▼

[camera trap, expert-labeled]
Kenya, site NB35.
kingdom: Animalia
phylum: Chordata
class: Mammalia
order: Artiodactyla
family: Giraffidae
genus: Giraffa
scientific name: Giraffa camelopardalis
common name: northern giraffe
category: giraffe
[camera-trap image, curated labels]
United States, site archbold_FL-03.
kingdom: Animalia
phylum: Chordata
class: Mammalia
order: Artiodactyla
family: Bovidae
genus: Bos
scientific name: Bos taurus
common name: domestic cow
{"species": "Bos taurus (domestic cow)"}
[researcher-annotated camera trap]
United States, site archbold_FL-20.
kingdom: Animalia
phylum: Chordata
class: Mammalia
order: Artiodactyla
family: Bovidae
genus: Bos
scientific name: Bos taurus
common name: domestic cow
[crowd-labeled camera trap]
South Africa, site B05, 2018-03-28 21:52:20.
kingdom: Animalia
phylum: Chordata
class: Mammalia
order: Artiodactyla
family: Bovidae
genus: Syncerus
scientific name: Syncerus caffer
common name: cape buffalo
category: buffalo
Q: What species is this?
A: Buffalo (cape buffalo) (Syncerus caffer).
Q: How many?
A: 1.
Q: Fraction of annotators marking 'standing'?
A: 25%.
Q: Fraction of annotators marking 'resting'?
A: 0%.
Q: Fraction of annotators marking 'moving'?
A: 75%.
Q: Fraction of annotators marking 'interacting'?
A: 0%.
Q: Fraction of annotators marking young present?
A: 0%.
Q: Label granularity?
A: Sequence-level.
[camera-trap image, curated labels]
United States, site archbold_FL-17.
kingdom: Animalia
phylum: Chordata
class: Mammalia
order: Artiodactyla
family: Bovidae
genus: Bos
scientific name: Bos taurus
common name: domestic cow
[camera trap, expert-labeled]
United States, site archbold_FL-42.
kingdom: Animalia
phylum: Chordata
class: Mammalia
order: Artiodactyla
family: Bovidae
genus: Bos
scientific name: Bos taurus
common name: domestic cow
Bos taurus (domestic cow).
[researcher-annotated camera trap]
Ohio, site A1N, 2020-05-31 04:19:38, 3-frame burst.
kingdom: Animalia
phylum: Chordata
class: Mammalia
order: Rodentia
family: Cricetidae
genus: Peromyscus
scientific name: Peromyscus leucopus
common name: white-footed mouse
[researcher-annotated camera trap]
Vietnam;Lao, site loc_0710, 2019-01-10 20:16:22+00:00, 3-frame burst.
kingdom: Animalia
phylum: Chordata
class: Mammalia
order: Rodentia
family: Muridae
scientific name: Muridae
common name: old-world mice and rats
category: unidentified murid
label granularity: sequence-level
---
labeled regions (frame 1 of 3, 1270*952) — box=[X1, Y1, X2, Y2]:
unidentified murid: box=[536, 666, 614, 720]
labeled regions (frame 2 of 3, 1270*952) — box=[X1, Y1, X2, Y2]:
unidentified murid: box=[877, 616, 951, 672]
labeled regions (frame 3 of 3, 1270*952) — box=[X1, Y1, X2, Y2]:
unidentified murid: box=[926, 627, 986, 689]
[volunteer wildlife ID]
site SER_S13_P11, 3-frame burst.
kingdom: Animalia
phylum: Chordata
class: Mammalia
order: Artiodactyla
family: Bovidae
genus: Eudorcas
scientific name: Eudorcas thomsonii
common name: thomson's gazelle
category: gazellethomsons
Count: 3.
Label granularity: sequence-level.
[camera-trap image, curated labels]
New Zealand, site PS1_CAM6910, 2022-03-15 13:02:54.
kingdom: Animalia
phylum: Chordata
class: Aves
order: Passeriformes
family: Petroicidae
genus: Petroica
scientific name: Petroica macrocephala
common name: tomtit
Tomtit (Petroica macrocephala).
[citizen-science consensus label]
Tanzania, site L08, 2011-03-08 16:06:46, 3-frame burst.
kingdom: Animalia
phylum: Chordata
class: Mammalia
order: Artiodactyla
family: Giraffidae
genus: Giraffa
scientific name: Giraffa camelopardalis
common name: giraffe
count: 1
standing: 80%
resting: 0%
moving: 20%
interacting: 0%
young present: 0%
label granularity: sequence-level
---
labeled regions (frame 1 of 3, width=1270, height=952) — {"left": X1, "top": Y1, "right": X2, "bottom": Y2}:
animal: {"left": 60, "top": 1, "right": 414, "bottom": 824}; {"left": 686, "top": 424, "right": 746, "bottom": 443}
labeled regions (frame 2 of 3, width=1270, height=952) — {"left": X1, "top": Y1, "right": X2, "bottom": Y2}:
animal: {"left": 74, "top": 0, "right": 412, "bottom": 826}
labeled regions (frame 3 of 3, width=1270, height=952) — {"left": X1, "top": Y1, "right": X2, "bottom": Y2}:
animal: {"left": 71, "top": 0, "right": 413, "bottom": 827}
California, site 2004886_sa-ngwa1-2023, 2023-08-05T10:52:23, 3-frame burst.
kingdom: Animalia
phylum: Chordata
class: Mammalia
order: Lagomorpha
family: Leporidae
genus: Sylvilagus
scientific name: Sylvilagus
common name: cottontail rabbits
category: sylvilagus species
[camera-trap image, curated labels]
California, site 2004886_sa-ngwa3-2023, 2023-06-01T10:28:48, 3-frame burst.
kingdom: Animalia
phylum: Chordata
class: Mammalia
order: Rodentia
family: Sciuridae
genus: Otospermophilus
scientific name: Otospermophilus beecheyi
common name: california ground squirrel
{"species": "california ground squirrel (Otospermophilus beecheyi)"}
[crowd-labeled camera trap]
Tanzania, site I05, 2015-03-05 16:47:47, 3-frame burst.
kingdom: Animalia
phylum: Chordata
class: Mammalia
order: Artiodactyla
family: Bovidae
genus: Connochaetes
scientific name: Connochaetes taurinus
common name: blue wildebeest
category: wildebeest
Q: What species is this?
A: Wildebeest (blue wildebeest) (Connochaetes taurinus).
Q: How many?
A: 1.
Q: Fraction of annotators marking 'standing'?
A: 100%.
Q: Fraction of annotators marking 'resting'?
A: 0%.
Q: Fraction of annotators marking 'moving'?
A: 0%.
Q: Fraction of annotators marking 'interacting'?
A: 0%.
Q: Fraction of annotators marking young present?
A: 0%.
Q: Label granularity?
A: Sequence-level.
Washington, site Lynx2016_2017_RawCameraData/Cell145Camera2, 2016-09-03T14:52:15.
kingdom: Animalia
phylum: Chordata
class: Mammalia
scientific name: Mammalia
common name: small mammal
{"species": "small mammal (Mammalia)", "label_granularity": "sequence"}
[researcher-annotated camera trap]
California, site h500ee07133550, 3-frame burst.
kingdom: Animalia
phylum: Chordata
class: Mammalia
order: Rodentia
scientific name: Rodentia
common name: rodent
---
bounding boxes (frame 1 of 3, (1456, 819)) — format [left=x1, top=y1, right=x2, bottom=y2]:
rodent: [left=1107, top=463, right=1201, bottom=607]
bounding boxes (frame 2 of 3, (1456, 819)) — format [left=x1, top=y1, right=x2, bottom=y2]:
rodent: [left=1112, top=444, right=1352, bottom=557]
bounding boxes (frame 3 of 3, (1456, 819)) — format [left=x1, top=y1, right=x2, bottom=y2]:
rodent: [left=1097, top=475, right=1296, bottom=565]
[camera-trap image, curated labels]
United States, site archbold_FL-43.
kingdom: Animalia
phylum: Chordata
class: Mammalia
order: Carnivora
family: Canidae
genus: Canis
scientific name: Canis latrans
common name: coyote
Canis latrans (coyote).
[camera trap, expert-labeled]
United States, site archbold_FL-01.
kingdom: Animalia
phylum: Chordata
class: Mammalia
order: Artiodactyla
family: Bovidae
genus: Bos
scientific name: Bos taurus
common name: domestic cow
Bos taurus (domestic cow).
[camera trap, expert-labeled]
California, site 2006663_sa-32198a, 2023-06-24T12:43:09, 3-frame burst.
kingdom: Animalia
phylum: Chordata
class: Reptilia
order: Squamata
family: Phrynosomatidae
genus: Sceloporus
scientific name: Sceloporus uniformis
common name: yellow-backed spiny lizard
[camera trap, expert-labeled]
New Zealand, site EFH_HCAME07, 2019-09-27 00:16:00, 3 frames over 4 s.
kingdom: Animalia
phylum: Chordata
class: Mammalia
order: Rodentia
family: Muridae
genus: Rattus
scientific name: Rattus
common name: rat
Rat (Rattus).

▲

**Your objective:** Select all lines with the word "Zealand" from the entries above.

**Exercise response:**
New Zealand, site PS1_CAM6910, 2022-03-15 13:02:54.
New Zealand, site EFH_HCAME07, 2019-09-27 00:16:00, 3 frames over 4 s.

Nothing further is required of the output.